━━━ TEXT UNDER STUDY
NGOs urge government to act on vehicle noise

Green campaigners are calling for tighter vehicle noise standards following the publication of a report linking transport noise to serious public health impacts.

Almost half of all Europeans are exposed to traffic noise levels potentially dangerous to health, according to research commissioned by the sustainable transport campaign group European Federation for Transport and Environment (T&E).1 Policymakers are urged to introduce stricter controls on vehicle-related noise.

Road and rail noise is linked to an estimated 50,000 fatal heart attacks and 200,000 cases of cardiovascular disease annually across Europe, according to the report carried out by Dutch environmental consultants CE Delft. The figures were extrapolated from public health statistics published for Denmark, Germany and the Netherlands. Such data are not yet available for the UK.

Evidence is mounting on the public health impacts of environmental noise (see p 28 ). The World Health Organization’s threshold for "serious annoyance" and onset of negative health effects from environmental noise is 55 decibels. The T&E study found that around 210 million citizens in the European Union are regularly exposed to 55dB or more of road noise and 35 million to the same level of rail noise. The costs to society, including health services and sick days, are at least €40 billion per year, T&E estimates.

The report refers to a case study in the Netherlands. The annual ‘burden of disease’ to the population due to traffic noise - estimated in terms of years of life lost due to premature death and years lived with a reduced level of health - was found to be almost double that of air pollution, but half that of traffic accidents.

The annual health loss due to traffic noise is shown to have increased between 1980 and 2000, and is projected to rise further over the next twenty years if there is no change in noise policy.

Nina Renshaw, noise policy officer at T&E, commented: "This research shows that the lack of decent regulation combined with increased traffic and a trend towards bigger, more powerful vehicles is literally proving to be a lethal combination for Europeans.

"Unlike air pollution, which most major European cities are now starting to tackle, noise has been ignored for decades…" Lack of reliable data on the health effects of noise and difficulty in quantifying the effects has been a hindrance to noise policy development.

Guidance for estimating the burden of disease from environmental noise will come later this year from the WHO when it publishes the results of a three-year pan-European study in December.

Based on its research, T&E claims the most effective way to reduce noise is to address it at source. Existing technologies for vehicles, tyres and road surfaces could together cut road noise levels by five decibels, equal to a reduction of 70%, it says. For rail traffic, regular polishing of railway tracks could achieve a noise reduction of five decibels, while upgrading the brake blocks of trains could reduce noise by a similar magnitude.

Vehicle noise emission limits in the UK have not been tightened since 1996 in accordance with the standards established by a 1992 EC Directive (ENDS Report 261, p 36 ). Revised tyre noise limits have repeatedly been postponed, although proposals for a new EU tyre noise Directive are expected in summer.

"The publication of this report is opportune," said Mary Stevens, noise policy officer at Environmental Protection UK. "As we await imminent consultation on the noise strategy England, and publication of the first noise maps for England and Wales, we hope this research will encourage government to accelerate integrated action towards managing transport noise…"
━━━━━━
Copy the article on vehicle noise from "Guidance for estimating" up to and including "a similar magnitude.", changing "December" to "November". The data that follow have no connection to the article on vehicle noise.
━━━ SOURCE INFORMATION
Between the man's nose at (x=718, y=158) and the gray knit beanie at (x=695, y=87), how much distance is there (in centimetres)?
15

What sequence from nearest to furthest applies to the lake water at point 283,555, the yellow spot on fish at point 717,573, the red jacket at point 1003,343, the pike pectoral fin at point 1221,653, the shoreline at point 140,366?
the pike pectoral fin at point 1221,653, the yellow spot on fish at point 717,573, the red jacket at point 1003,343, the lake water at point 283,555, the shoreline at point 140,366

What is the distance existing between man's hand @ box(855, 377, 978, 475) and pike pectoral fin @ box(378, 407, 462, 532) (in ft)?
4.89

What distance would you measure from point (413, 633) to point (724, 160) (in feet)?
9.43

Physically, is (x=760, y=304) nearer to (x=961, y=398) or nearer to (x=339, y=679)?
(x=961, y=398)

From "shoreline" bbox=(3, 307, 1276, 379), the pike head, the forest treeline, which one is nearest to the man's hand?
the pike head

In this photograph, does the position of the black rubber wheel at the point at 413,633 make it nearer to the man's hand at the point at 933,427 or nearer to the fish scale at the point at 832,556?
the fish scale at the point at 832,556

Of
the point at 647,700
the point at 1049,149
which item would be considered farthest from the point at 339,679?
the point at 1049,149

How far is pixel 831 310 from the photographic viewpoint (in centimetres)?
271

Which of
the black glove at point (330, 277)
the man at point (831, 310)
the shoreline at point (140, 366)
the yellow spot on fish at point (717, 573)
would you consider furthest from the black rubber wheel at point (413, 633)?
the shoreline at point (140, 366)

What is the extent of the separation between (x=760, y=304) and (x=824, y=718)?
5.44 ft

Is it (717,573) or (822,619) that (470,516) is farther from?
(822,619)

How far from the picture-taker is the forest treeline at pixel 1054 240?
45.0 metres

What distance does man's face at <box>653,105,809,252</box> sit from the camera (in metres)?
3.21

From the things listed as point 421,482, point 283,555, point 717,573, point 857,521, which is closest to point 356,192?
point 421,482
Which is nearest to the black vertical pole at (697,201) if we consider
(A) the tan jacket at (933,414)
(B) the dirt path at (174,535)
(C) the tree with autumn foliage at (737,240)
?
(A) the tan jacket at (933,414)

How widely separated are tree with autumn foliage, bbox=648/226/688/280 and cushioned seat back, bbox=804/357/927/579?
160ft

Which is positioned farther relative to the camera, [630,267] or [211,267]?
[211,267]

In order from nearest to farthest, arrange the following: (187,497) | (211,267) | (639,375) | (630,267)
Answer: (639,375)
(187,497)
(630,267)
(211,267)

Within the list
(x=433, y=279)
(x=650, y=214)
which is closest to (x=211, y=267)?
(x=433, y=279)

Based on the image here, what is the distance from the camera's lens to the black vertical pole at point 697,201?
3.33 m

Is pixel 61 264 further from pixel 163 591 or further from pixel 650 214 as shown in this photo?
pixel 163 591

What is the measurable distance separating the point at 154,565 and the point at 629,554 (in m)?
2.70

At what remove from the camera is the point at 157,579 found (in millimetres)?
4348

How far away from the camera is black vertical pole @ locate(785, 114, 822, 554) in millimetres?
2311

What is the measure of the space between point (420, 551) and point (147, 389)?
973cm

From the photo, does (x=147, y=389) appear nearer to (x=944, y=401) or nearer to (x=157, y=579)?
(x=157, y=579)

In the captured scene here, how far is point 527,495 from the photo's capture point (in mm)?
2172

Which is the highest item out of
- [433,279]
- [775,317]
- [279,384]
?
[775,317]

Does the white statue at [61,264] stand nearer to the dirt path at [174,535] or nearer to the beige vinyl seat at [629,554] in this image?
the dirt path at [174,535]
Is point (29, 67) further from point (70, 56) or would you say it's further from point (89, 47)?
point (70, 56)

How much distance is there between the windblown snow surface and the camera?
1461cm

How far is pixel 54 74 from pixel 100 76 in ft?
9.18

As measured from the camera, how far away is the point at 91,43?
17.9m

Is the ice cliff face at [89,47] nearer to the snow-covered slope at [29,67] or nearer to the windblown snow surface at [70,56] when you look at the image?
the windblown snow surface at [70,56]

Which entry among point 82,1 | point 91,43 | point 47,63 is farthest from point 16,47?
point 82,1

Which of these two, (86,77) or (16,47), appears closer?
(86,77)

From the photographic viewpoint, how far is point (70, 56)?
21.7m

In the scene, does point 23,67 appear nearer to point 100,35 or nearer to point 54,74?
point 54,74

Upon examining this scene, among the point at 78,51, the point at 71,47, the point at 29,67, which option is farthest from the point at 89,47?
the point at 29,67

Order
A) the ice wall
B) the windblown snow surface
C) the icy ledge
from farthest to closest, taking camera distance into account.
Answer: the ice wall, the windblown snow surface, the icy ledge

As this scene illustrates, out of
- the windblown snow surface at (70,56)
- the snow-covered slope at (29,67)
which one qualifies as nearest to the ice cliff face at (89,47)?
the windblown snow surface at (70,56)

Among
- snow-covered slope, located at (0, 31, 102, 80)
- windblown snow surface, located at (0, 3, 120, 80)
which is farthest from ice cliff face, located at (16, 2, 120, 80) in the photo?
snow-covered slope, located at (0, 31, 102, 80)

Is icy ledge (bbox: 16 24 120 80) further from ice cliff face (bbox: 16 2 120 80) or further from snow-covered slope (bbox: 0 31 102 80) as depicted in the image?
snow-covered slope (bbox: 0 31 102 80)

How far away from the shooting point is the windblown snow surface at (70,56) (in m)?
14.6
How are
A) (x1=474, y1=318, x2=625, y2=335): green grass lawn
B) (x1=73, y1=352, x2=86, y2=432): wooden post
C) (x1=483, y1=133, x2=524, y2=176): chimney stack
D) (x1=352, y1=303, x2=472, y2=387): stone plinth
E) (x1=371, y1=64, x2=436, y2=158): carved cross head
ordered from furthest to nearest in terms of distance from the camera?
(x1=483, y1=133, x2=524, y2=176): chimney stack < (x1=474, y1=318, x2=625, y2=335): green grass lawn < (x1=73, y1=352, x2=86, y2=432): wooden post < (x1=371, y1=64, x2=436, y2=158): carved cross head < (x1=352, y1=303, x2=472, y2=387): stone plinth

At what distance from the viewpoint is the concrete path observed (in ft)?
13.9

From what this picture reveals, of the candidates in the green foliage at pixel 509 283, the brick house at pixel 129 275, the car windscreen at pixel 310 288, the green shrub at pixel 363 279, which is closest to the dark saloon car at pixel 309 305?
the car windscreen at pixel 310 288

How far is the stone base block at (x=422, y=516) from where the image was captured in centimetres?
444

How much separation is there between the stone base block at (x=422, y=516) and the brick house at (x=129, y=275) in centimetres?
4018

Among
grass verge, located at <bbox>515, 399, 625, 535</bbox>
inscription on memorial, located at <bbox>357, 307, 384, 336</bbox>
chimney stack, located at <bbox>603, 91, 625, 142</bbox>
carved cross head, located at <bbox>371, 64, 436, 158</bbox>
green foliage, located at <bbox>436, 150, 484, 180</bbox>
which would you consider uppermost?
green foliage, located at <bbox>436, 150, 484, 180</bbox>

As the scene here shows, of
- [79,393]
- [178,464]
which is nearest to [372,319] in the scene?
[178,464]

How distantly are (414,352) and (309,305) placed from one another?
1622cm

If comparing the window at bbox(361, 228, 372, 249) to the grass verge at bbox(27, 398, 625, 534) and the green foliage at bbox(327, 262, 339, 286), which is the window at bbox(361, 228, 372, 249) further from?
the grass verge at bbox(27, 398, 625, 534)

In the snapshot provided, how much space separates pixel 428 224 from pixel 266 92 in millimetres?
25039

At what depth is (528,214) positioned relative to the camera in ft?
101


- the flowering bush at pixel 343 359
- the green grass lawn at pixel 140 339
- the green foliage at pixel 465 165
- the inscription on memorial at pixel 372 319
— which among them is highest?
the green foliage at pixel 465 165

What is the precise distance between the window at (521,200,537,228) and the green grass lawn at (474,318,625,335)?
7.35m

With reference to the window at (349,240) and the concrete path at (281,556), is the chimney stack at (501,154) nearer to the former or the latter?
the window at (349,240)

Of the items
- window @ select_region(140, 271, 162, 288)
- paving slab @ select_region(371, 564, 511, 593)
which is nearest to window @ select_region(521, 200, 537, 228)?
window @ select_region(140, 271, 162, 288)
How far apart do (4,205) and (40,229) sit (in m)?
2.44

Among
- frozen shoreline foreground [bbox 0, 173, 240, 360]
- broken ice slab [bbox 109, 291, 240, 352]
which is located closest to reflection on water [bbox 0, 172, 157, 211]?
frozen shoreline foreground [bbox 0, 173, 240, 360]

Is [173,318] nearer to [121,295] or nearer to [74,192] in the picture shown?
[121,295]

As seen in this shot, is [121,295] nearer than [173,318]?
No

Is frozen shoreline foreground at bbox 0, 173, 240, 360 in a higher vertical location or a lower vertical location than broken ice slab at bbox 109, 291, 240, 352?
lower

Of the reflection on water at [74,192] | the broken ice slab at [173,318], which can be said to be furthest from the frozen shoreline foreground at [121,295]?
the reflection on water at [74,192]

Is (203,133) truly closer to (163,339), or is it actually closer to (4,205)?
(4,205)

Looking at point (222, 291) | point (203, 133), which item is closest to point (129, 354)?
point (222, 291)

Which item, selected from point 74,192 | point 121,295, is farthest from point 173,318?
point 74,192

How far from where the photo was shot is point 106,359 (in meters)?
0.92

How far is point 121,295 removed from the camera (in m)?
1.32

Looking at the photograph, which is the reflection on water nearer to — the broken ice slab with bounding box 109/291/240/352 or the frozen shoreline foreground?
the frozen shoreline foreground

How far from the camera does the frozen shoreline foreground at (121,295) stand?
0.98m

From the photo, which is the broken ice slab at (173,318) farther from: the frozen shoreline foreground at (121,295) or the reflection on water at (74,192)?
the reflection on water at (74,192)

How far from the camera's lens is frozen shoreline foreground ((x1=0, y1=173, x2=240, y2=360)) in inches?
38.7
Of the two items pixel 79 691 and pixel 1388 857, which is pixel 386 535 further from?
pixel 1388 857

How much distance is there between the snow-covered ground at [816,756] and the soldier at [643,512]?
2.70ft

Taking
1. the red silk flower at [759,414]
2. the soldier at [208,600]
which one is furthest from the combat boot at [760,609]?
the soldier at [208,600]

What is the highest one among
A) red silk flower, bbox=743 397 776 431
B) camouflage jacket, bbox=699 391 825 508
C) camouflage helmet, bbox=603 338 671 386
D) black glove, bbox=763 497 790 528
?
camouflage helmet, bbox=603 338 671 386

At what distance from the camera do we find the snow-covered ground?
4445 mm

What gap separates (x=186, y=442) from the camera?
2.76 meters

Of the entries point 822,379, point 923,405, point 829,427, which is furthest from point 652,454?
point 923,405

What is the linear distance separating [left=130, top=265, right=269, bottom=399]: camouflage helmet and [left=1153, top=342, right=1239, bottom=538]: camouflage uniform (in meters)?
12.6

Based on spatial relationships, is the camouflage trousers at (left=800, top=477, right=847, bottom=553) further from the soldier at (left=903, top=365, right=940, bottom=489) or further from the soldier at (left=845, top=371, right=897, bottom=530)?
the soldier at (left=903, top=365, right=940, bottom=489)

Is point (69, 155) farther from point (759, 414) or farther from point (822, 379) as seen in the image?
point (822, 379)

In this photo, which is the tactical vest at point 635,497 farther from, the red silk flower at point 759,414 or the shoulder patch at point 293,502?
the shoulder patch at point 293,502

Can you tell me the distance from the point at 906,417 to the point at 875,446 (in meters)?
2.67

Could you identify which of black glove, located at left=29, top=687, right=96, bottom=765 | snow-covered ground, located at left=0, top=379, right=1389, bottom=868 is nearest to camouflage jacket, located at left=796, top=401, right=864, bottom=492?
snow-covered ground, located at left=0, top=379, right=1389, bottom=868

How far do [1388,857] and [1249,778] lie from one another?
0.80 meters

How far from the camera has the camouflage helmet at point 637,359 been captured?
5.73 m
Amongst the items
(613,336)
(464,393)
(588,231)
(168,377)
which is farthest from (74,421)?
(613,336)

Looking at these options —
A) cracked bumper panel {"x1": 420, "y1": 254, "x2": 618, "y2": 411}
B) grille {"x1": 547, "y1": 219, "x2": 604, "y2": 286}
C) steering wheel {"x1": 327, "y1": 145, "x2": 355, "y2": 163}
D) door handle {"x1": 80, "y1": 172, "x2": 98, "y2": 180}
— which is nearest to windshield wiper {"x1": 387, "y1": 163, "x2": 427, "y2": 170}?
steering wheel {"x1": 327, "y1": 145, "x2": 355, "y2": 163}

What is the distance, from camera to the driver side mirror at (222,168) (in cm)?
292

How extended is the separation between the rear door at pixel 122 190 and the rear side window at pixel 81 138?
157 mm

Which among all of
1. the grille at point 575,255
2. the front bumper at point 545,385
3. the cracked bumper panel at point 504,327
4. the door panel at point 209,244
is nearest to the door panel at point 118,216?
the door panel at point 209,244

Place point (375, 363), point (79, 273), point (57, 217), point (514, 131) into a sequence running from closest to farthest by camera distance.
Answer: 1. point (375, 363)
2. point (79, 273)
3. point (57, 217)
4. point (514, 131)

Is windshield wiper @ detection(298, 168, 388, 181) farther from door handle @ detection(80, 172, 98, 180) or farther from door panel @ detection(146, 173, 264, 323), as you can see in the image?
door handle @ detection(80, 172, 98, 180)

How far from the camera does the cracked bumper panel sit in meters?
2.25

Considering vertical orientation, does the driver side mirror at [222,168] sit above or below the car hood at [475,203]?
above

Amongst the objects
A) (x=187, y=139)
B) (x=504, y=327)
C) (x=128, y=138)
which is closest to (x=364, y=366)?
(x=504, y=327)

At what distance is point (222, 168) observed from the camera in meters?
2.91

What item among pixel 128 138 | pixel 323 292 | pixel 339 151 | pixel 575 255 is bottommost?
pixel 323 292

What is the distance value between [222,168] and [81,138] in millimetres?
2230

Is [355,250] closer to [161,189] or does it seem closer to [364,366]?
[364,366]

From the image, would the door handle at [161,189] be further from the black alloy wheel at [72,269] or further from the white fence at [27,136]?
━━━━━━
* _RESPONSE AREA_:
Guidance for estimating the burden of disease from environmental noise will come later this year from the WHO when it publishes the results of a three-year pan-European study in November.

Based on its research, T&E claims the most effective way to reduce noise is to address it at source. Existing technologies for vehicles, tyres and road surfaces could together cut road noise levels by five decibels, equal to a reduction of 70%, it says. For rail traffic, regular polishing of railway tracks could achieve a noise reduction of five decibels, while upgrading the brake blocks of trains could reduce noise by a similar magnitude.